NZ Transport Agency Waka Kotahi

Agency overview
- Formed: 1 August 2008; 18 years ago
- Preceding agencies: Land Transport New Zealand; Transit New Zealand;
- Jurisdiction: New Zealand Government
- Headquarters: 44 Bowen Street, Wellington
- Employees: 2,081
- Minister responsible: Chris Bishop, Minister of Transport;
- Agency executives: Simon Bridges, Chair; Brett Gliddon, Chief executive;
- Website: www.nzta.govt.nz

= NZ Transport Agency Waka Kotahi =

New Zealand Crown entity for land transport

NZ Transport Agency Waka Kotahi (NZTA) is a New Zealand Crown entity tasked with promoting safe and functional transport by land, including the responsibility for driver and vehicle licensing, and administering the New Zealand state highway network. Waka Kotahi means 'one vessel' and is intended to convey the concept of "travelling together as one".

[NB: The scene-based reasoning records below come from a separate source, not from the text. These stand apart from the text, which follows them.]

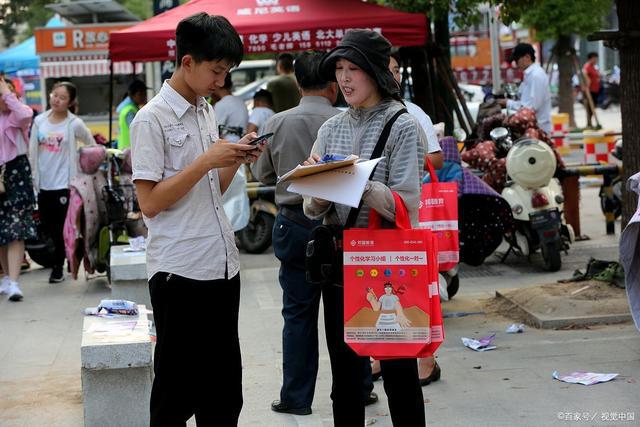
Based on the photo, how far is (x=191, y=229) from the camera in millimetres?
3918

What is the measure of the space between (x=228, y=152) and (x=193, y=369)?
2.87 feet

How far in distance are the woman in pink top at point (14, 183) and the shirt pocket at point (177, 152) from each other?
5.53m

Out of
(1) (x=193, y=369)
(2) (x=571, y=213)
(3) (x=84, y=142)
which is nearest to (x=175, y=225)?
(1) (x=193, y=369)

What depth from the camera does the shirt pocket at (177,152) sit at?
3.91 metres

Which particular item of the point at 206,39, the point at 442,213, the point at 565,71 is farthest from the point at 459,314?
the point at 565,71

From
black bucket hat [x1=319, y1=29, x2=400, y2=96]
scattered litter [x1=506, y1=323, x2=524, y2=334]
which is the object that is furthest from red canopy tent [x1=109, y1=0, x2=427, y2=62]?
black bucket hat [x1=319, y1=29, x2=400, y2=96]

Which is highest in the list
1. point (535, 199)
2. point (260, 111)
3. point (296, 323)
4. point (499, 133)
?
point (260, 111)

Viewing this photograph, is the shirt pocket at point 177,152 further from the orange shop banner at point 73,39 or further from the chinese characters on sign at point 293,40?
the orange shop banner at point 73,39

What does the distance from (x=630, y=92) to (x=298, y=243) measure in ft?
10.9

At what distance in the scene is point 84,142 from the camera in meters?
10.2

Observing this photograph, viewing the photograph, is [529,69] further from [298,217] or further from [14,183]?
[298,217]

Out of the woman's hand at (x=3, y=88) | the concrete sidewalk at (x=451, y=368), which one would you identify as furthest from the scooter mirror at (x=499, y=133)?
the woman's hand at (x=3, y=88)

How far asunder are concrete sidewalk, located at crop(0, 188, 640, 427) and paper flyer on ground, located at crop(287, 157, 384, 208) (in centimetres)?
183

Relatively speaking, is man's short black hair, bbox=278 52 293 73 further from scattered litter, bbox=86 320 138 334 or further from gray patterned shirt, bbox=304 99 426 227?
gray patterned shirt, bbox=304 99 426 227
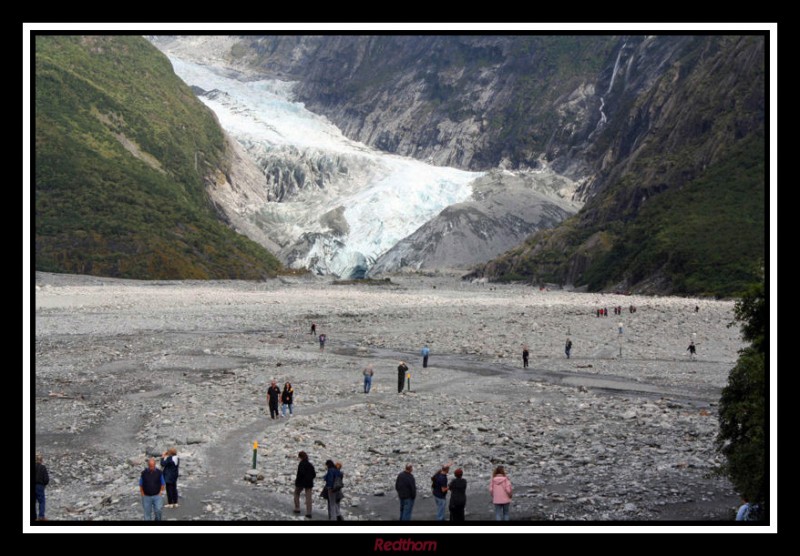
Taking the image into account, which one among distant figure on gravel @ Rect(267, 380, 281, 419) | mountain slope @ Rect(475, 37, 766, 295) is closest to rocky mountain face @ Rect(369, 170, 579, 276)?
mountain slope @ Rect(475, 37, 766, 295)

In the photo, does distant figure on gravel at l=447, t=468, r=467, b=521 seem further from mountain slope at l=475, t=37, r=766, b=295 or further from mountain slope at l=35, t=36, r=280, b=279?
mountain slope at l=35, t=36, r=280, b=279

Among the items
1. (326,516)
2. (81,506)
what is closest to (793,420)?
(326,516)

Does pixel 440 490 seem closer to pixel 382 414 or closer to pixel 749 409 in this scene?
pixel 749 409

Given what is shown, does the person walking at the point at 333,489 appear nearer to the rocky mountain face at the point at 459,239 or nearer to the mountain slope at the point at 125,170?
the mountain slope at the point at 125,170

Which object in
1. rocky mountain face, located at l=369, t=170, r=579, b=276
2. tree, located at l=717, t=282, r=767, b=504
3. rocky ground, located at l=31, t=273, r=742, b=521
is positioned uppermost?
rocky mountain face, located at l=369, t=170, r=579, b=276

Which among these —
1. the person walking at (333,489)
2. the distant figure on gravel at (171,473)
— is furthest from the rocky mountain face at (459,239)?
the person walking at (333,489)

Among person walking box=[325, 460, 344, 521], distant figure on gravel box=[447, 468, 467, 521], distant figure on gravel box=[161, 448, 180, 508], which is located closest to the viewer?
distant figure on gravel box=[447, 468, 467, 521]

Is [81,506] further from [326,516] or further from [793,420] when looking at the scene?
[793,420]
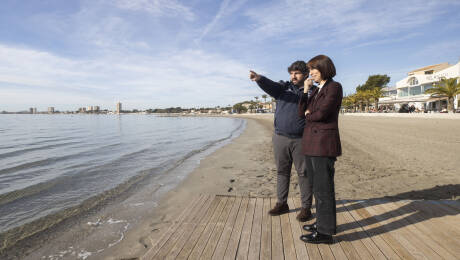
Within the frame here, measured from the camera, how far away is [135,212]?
466 cm

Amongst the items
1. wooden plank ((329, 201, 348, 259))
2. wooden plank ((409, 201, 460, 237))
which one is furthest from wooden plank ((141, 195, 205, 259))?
wooden plank ((409, 201, 460, 237))

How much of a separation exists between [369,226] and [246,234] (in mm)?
1554

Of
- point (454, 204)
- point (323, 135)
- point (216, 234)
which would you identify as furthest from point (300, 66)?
point (454, 204)

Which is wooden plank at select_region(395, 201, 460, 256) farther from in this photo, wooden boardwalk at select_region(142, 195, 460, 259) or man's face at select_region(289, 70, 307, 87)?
man's face at select_region(289, 70, 307, 87)

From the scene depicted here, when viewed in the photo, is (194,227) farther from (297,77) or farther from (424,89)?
(424,89)

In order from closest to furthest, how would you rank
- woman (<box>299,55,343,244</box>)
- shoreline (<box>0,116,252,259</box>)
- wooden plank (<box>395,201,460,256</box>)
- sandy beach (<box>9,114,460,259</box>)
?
woman (<box>299,55,343,244</box>)
wooden plank (<box>395,201,460,256</box>)
shoreline (<box>0,116,252,259</box>)
sandy beach (<box>9,114,460,259</box>)

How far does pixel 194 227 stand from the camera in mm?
3039

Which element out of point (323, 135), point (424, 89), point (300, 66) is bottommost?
point (323, 135)

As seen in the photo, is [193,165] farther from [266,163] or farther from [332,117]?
Answer: [332,117]

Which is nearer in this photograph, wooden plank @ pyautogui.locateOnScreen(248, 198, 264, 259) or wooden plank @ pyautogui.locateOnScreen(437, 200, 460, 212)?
wooden plank @ pyautogui.locateOnScreen(248, 198, 264, 259)

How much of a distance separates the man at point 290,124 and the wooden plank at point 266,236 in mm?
426

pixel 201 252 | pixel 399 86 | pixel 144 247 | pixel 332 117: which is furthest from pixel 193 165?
pixel 399 86

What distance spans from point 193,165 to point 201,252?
21.9 ft

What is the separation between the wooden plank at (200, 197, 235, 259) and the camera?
8.05ft
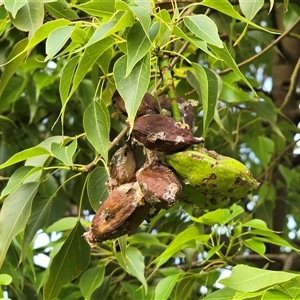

==History and leadership==
===Formation===
The agency was established on 1 August 2008 by the Land Transport Management Amendment Act 2008, merging Transit New Zealand with Land Transport New Zealand.

===Leadership changes, 2008-2019===
NZTA's board was criticised by the National Party-led opposition in July 2008 as being "stacked" with political appointees of the Labour Party-led government. A National Party-led government was formed after 2008 New Zealand general election, and a number of board members were reappointed or replaced.

In January 2019, three members of the board of directors resigned, about six weeks after the resignation of chief executive Fergus Gammie. They were Adrienne Young-Cooper, Chris Ellis and Fran Wilde. Minister of Transport Phil Twyford said the agency had been "going through a massive change process", with its compliance work in the issuing of vehicle Warrant of Fitnesses under review.

Mark Ratcliffe, former head of telco Chorus, was appointed interim chief executive. Nicole Rosie, former CE of WorkSafe New Zealand, replaced him as chief executive mid-February 2020.

On 26 April 2019, chairman Michael Stiassny announced his resignation. On 11 June 2019, Brian Roche commenced his second term as chairman of NZTA; Roche had previously been the inaugural chairman from 2008.

===Waka Kotahi, 2019-2023===
In August 2019, Waka Kotahi changed the order of its name to emphasise its Māori language name "Waka Kotahi." The logo was also changed to reflect this change of order.

Kane Patena was appointed the first Director of Land Transport for Waka Kotahi from 1 April 2021.

In early November 2023, Waka Kotahi suspended its NZ$305 million Transport Choices Programme where local councils would receive funding to encourage walking, cycling and public transportation. Waka Kotahi suspended this programme amidst coalition talks to form the National-led coalition government following the 2023 New Zealand general election.

===Reversion to NZTA, 2023-present===
In December 2023, the New Zealand Minister of Transport Simeon Brown ordered that the agency was to give primacy to its English name.

In mid-December 2023, Transport Minister Brown ordered the NZTA to halt funding and work on various local council projects to promote cycling, walking and public transportation. Notable projects affected by the Government's transportation policy change included the "Let's Get Wellington Moving" programme.

On 11 March 2024, Simon Bridges was appointed a member and chairperson of the NZTA board for a three-year term.

On 15 May, RNZ reported that NZTA had paid consultant PwC to design two new vehicle-spotting technologies at a cost of NZ$130 million only to abandon the project after the technologies were found not to work.

On 16 May 2024, NZTA confirmed that it would slash over 120 jobs as part of government cutbacks. 109 of the affected roles came from the former Clean Car Discount, Climate Emergency Response Fund, and Let's Get Wellington Moving projects, which had been cancelled by the National-led coalition government. In early May 2024, NZTA also announced it would cut another 12 roles from its Customer and Services and Digital teams to meet the Government's 7.5% cost cutting target.

==Public data access==
NZTA stores registration, licensing and warrant of fitness details for any road-registered vehicle within New Zealand, including cars, motorbikes, trailers, trucks and earthmoving or agricultural machinery. Any member of the public can query NZTA's database by making a request using the licence plate or VIN at an NZ Post outlet, or by using a vehicle checking website.

==Road signage==
Road signs in New Zealand fall under the authority of NZTA and are prescribed in the Traffic Control Devices (TCD) Manual.